Avvicinata di notte da 4 ragazzi in piazza Duomo “Sei bella, vuoi sc….?”

Pubblichiamo la testimonianza di una donna, avvicinata e molestata da un gruppo di ragazzi in piazza Duomo a Piacenza poco prima della mezzanotte del 30 dicembre. Il nostro augurio per il 2020 è che non accadano più vicende di questo tipo.

Ieri sera alle 23 sono scesa con il cane. In Piazza Duomo sono stata avvicinata da 4 ragazzi stranieri sulla ventina, mi hanno chiesto una sigaretta, poi uno di loro mi ha detto: “Sei bella, ti voglio scopare.” Mi ha gelata. Mentre lo diceva hanno continuato tutti e 4 a camminare. In Piazza non c’era nemmeno una persona. Non esiste una telecamera.

Ho avuto una paura cosi forte e subito dopo una rabbia cosi intensa che non saprei descrivere. Ora, ci saranno forse i soliti che commenteranno con cose inappropriate e insensibili, qualcuno che dirà “io in centro sto benone” oppure “trasloca” che sono frasi senza peso e senza umanità…Spero però che tra questi qualcuno riesca ad immedesimarsi, anche solo per un istante. Ho avuto davvero paura, tutti i ragionamenti razionali del “ma cosa vuoi che succeda” non li fai se sei spaventata.

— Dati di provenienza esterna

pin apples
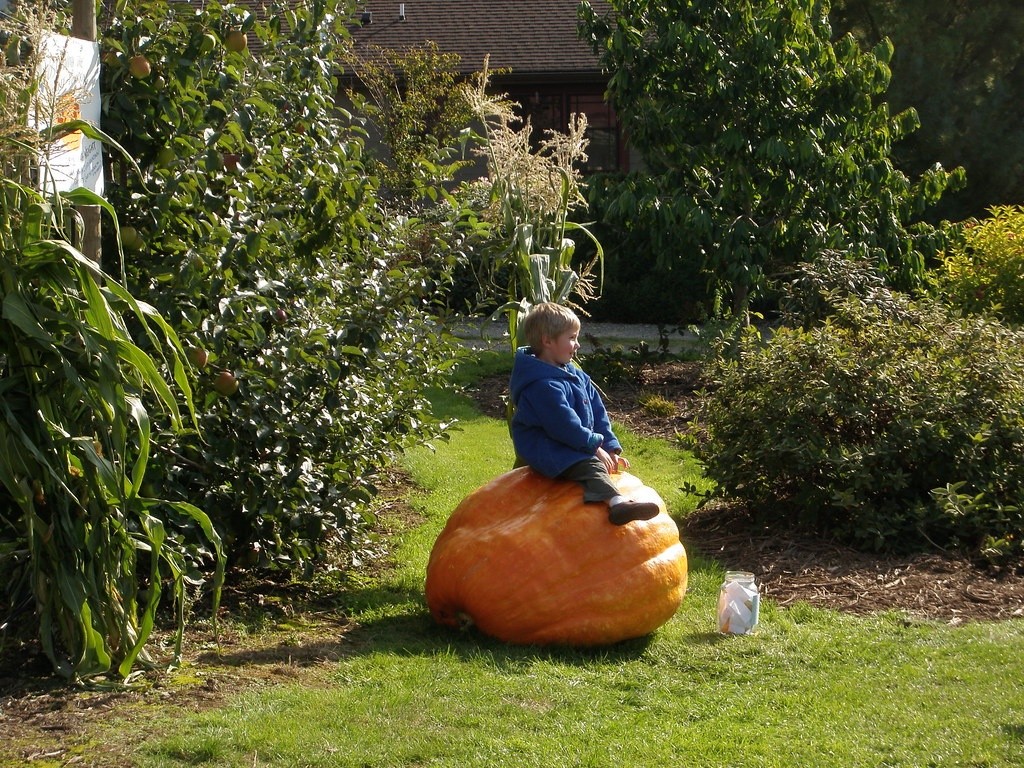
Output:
[104,31,289,396]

Queste cose non dovrebbero succedere, e mi fa davvero una gran rabbia avere paura. E soprattutto non bisogna tacere, non bisogna ignorare e non bisogna abituarsi ad avere paura. Non abituiamoci vi prego.

RANCAN (LEGA):  BRAVA AD AVER DENUNCIATO SUBITO, MA SERVONO PIU’ TUTELE PER LA SICUREZZA” – “In merito all’incresciosa vicenda avvenuta in Piazza Duomo a Piacenza, poco prima della mezzanotte del 30 dicembre, quando una ragazza è stata avvicinata da 4 ragazzi stranieri che le hanno rivolto apprezzamenti a fondo sessuale irripetibili, provocando un senso di paura nella giovane, mi preme, anzitutto, esprimere la mia solidarietà a lei per essere stata vittima di una molestia vile e bestiale, dopodiché vorrei rivolgerle il mio apprezzamento per aver immediatamente denunciato il grave episodio”.

Così il consigliere regionale della Lega, capolista a Piacenza del Carroccio alle elezioni Regionali del 26 gennaio, Matteo Rancan, che aggiunge: “La denuncia della ragazza rimasta vittima della molestia sessuale deve essere da esempio per tutte quelle donne che non riescono a trovare la forza per denunciare le violenze che subiscono, spesso fra le mura di casa. Care ragazze, dovete denunciare chi fa violenza su di voi! Certo, un ruolo fondamentale nella lotta alle molestie sessuali deve arrivare dalla politica, che deve dare alle donne gli strumenti necessari per potersi difendere. Sotto questo profilo, come Lega, abbiamo già dato il nostro contributo, battendoci per l’introduzione del Codice Rosso, ma siamo consapevoli che la strada da fare per arrivare a garantire la sicurezza ai cittadini, e alle donne in particolare, sia ancora lunga”.

“Pertanto ribadisco il nostro impegno, come Lega, affinché vengano introdotte pene certe ed esemplari (a partire dall’introduzione della castrazione chimica) per tutti coloro che si macchiano di reati che attengono alla violenza contro le donne e, soprattutto, contro i bambini” conclude l’esponente del Carroccio.